Des modules avant un démonstrateur

L'examen du projet LIS devant le Comité de suivi de l'accord Etat-ArcelorMittal n'a pas permis de lever certaines interrogations. Le sidérurgiste se donne 6 ans pour démontrer que LIS est faisable : « Nous allons tirer les leçons du passé », fait savoir Carl De Maré, qui estime que ULCOS est « impossible à faire » car victime de « l'approche » choisie. Pour LIS, le groupe veut développer des modules, d'abord en laboratoire, technologie par technologie, avant d'envisager un démonstrateur industriel. Les syndicats n'ont pas manqué de faire remarquer que 6 ans, c'est long... « Nous, on veut voir couler de la fonte dans la vallé d'Hayange », lâchait Edouard Martin, de la CFDT, à la sortie du comité de suivi. C'est là la deuxième interrogation clé autour du projet LIS : une fois les modules validés en laboratoire, il faudra bien trouver un haut-fourneau pour envisager la phase industrielle. « Nous n'avons aucune garantie sur le fait que le démonstrateur sera installé en Lorraine », lâche Michel Liebgott, député de la Moselle et membre du comité de suivi.

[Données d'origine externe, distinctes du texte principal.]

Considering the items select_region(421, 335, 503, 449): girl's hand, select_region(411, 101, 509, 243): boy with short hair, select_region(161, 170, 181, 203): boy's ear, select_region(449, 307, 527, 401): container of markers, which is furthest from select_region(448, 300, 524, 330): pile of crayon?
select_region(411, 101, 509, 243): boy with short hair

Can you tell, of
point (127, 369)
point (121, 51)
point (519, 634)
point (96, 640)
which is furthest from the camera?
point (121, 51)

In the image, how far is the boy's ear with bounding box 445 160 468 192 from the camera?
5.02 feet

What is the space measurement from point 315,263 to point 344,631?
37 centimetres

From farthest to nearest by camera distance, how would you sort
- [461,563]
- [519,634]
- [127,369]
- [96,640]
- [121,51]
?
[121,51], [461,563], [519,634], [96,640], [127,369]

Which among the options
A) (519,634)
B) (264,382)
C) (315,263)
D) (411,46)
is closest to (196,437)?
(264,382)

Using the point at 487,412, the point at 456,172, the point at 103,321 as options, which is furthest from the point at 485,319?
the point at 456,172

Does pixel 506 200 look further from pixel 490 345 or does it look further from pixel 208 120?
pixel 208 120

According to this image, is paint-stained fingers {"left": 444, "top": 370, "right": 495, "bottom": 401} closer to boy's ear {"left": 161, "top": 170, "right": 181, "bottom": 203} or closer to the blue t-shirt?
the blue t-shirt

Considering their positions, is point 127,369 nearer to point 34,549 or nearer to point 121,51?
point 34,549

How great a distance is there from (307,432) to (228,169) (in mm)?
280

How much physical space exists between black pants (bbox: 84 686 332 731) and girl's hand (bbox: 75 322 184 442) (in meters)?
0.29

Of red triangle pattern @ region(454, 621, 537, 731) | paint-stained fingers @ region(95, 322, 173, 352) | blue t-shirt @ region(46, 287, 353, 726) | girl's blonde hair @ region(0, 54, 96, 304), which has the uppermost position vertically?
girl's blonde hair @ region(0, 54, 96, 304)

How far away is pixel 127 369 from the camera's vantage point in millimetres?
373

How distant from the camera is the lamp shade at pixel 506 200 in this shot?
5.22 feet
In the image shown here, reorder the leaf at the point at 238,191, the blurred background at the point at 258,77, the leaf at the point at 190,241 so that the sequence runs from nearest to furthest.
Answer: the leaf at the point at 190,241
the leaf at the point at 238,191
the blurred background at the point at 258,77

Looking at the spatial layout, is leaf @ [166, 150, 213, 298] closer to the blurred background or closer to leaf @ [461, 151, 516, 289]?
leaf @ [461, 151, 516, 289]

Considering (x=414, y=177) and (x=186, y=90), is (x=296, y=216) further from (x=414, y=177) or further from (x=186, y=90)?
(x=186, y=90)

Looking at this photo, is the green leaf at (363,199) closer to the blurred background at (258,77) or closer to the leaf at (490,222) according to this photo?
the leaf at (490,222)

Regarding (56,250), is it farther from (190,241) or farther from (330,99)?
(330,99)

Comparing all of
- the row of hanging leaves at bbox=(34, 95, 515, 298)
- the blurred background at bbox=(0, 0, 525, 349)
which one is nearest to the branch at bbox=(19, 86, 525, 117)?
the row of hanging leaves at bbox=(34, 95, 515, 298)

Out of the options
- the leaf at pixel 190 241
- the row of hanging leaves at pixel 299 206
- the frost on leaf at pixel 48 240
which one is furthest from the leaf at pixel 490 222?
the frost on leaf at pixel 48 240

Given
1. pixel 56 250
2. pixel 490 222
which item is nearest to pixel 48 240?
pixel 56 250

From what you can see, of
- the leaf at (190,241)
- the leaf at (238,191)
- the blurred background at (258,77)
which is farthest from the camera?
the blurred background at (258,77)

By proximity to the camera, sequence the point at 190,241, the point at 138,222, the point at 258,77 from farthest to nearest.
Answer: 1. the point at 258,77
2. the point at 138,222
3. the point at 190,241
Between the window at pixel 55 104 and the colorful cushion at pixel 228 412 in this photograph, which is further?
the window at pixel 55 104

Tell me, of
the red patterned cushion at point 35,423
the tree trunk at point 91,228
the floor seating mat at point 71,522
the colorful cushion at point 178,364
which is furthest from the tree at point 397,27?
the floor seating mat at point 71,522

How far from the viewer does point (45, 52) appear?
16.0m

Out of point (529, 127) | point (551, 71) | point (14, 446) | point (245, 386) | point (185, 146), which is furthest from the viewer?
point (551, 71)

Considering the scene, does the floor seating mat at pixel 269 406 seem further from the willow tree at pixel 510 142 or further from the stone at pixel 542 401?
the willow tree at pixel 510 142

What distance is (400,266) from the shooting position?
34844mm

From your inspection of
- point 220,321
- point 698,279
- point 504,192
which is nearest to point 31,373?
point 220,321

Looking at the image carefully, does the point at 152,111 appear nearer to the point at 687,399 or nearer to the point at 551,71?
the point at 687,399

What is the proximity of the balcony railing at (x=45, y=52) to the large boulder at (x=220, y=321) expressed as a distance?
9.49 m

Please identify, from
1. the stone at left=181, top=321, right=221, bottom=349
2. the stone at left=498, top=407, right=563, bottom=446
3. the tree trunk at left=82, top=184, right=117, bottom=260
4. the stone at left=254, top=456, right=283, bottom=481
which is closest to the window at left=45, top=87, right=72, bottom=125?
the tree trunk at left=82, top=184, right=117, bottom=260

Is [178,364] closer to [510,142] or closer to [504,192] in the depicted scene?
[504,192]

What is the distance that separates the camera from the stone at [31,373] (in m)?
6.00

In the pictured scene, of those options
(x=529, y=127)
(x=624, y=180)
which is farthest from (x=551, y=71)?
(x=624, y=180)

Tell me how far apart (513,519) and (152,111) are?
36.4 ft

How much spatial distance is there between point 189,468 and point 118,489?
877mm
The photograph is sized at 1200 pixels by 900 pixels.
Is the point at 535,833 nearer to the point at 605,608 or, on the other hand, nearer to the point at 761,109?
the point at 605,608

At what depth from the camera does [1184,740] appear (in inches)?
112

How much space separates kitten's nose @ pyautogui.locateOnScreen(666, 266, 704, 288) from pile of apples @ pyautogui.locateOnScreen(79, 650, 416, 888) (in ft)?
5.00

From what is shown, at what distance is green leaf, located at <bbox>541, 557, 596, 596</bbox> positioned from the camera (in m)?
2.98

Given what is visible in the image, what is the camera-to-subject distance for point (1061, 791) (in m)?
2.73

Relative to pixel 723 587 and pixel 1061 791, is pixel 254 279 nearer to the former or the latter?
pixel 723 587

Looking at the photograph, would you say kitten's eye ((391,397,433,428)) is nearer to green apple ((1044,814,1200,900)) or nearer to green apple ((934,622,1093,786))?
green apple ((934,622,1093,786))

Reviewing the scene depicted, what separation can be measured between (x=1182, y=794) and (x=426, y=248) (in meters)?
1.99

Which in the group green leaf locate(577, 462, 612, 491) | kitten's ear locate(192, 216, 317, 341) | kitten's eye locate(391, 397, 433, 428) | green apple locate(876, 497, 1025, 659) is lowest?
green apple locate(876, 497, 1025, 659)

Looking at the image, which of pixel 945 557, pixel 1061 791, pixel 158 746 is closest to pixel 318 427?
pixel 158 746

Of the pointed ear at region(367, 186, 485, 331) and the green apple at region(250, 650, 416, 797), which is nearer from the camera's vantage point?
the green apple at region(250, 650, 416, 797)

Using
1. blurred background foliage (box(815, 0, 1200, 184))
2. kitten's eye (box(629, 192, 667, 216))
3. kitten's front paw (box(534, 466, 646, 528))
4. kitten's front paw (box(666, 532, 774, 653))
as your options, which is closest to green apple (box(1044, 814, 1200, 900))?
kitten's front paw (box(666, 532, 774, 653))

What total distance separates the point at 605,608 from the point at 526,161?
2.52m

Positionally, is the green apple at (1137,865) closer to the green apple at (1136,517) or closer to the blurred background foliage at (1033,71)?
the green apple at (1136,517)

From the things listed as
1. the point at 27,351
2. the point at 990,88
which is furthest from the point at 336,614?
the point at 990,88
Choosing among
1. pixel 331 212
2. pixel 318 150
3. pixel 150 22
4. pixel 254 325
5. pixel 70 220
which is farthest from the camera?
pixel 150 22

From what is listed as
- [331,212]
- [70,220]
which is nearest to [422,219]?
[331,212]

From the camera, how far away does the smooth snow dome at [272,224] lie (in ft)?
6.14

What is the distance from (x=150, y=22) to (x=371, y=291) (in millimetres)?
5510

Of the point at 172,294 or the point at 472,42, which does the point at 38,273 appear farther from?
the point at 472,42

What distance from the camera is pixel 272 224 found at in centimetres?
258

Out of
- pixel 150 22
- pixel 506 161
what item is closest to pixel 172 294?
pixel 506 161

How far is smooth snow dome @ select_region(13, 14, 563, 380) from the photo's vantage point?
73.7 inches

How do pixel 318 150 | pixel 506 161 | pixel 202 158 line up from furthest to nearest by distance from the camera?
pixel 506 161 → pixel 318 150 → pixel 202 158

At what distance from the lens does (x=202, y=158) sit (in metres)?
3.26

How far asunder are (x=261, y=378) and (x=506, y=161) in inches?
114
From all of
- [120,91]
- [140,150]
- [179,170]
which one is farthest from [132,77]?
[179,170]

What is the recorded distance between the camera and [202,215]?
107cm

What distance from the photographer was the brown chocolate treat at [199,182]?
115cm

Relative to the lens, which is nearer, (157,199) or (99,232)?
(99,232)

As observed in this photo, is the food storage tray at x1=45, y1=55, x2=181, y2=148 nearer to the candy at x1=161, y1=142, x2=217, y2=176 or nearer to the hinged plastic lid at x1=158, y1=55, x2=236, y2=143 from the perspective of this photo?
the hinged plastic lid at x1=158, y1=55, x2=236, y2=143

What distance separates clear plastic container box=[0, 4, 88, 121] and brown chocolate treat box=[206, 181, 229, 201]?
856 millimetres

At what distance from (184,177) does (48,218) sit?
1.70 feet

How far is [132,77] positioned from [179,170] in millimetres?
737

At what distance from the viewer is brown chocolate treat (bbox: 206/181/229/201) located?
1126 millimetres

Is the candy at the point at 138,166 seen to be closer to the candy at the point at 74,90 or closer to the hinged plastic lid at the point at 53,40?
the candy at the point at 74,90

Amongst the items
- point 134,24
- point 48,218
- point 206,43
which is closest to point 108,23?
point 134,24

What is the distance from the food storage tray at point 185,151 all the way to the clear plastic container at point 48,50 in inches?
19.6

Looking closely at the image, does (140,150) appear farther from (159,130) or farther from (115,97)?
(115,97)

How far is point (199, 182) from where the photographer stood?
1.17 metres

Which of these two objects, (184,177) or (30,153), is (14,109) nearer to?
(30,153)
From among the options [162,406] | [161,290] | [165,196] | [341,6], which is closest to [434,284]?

Maizières-lès-Metz en pointe

Sur les 32 M€ dont va disposer LIS, 15 M€ vont être apportés par l'ADEME, et 4 par les collectivités et d'autres partenaires industriels. Le centre de recherche et développement d'ArcelorMittal à Maizières-lès-Metz jouera un « rôle clé dans l'exécution du programme ». Les laboratoires de l'Université de Lorraine devraient eux aussi bénéficier de retombées. Pour autant, le lien entre la Lorraine et la réalisation concrète de LIS devient plus ténu. Le président du comité de suivi, François Marzorati, veut désormais « parler de Florange en termes positifs ». Avec LIS, « nous avons là un projet de recherche considérable, qui dépasse de loin les accords ». Pour autant, l'ancien sous-préfet de Thionville s'est engagé devant les syndicats a veillé « scrupuleusement » aux respects de l'accord.